O presidente da comissão executiva do grupo Prisa de Comunicação e presidente do jornal El País,o jornalista e escritor Juan Luis Cebrián, dissertou sobre as novidades que o profissional de Jornalismo enfrenta, com o advento das mídias digitais e redes sociais. “Com a chegada da internet, estamos experimentando uma evolução paralela que ainda não sabemos como controlar”, disse Cebrián. Para o jornalista espanhol, a rede mundial de computadores e as tecnologias digitais acabaram com o protagonismo do jornalista enquanto intermediário entre o fato e o público. Modificam-se, assim, a profissão do jornalista como ela é conhecida, o papel da mídia e os sistemas de comunicação: “As pessoas fotografam os acontecimentos com o celular e publicam na rede. São pessoas narrando os fatos umas para as outras diretamente, sem intermediação do jornalista”.

A participação da população nas redes sociais, segundo o jornalista espanhol, é surpreendente mesmo para quem estuda e vive da Comunicação: “Nenhum de nós imaginou que o Twitter, o Facebook e o Flickr se converteriam em poderosos meios de comunicação.
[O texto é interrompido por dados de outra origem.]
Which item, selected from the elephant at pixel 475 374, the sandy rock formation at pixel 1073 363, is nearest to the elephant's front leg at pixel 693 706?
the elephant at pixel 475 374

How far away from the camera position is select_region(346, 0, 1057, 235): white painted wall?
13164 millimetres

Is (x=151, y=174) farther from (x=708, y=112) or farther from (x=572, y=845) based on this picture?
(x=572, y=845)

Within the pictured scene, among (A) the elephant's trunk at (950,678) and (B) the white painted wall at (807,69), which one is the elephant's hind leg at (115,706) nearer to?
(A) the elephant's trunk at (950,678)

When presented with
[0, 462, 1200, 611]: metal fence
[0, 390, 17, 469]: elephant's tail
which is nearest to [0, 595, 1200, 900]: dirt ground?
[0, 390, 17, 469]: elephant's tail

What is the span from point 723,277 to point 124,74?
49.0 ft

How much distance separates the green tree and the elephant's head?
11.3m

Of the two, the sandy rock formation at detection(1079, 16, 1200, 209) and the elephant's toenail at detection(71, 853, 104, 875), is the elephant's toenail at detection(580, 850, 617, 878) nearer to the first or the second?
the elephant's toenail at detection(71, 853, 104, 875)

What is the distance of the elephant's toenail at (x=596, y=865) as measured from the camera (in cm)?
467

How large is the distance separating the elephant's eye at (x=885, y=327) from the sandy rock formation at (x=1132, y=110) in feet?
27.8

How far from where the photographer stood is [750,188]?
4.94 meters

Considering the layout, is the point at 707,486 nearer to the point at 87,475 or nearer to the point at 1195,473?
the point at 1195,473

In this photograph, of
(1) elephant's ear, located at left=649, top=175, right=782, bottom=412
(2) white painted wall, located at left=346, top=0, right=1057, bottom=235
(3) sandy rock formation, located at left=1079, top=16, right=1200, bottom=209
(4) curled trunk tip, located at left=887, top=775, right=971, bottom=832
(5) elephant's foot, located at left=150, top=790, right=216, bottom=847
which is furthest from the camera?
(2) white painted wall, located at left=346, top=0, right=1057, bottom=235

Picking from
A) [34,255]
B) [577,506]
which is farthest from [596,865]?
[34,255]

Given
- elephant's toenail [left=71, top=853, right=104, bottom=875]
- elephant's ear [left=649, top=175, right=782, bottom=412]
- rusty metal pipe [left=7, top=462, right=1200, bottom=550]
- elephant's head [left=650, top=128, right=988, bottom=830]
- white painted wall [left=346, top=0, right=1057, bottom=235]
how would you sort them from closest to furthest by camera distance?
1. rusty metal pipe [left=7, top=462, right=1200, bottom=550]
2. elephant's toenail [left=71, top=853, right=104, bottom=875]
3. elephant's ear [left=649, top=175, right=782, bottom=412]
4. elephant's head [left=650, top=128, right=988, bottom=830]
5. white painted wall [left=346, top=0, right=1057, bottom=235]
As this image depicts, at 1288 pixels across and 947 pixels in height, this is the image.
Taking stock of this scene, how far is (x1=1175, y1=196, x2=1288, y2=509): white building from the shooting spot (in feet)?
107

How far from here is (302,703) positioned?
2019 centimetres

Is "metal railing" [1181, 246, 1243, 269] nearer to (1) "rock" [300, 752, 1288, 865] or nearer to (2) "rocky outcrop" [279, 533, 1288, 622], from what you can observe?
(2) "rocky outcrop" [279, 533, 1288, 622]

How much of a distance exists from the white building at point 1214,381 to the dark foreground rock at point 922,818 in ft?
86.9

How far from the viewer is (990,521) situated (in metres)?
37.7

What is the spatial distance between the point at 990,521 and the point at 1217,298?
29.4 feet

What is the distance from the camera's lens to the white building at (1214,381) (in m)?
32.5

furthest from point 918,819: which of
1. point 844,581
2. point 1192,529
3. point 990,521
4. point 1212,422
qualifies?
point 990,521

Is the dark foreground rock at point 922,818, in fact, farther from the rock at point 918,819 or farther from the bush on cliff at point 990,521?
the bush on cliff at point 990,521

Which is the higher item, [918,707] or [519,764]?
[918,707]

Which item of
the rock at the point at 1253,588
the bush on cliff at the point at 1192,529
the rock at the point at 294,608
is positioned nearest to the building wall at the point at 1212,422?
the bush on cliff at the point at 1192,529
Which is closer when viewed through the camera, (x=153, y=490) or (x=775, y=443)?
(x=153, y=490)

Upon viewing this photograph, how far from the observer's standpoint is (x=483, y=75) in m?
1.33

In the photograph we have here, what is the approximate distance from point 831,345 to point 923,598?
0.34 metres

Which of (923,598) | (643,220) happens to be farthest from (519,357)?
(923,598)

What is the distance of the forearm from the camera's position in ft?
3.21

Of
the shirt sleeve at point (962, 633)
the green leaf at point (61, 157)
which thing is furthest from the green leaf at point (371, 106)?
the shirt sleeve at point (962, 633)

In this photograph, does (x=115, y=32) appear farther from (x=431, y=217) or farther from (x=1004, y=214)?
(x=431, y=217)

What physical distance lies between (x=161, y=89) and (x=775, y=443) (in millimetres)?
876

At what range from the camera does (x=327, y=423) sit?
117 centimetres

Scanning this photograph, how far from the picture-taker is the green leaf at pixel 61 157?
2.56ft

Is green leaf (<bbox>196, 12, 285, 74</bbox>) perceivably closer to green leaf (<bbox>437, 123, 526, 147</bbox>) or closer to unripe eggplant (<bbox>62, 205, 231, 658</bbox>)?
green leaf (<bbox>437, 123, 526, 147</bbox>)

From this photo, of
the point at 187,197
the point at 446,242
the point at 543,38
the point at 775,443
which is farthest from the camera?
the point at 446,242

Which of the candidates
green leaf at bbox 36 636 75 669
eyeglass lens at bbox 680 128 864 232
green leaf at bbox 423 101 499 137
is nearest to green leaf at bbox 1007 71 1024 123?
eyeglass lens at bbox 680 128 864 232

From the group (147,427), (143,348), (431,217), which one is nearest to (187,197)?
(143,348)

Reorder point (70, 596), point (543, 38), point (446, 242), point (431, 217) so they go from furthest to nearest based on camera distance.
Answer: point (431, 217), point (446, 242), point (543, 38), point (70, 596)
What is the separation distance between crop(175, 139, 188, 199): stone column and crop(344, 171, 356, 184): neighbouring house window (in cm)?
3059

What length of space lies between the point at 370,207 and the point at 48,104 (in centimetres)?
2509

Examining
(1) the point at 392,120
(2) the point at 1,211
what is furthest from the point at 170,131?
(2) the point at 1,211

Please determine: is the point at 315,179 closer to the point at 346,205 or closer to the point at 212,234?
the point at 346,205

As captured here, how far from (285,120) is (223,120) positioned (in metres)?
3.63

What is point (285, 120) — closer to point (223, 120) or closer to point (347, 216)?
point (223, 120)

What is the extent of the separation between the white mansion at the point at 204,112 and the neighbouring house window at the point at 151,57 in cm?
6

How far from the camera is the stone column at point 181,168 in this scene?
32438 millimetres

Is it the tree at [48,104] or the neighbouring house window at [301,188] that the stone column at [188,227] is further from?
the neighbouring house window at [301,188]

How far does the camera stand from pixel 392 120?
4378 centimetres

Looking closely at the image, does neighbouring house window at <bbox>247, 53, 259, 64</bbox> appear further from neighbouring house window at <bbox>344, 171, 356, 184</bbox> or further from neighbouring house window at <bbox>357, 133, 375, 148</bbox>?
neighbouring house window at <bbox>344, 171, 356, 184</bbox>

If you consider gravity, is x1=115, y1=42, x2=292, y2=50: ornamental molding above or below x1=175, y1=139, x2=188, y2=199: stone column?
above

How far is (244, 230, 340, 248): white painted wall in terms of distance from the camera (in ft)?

É fato que a internet é um sistema de empoderamento das pessoas”. Os jornalistas enfrentarão a nada fácil mudança de paradigma, conhecendo uma realidade profissional que não está nos livros nem se aprende nas faculdades. Desse modo, diz Cebrián, é influenciada também a forma de se fazer democracia e o sistema político em geral. O conceito e os “esquemas da democracia representativa estão sacudidos pela internet”.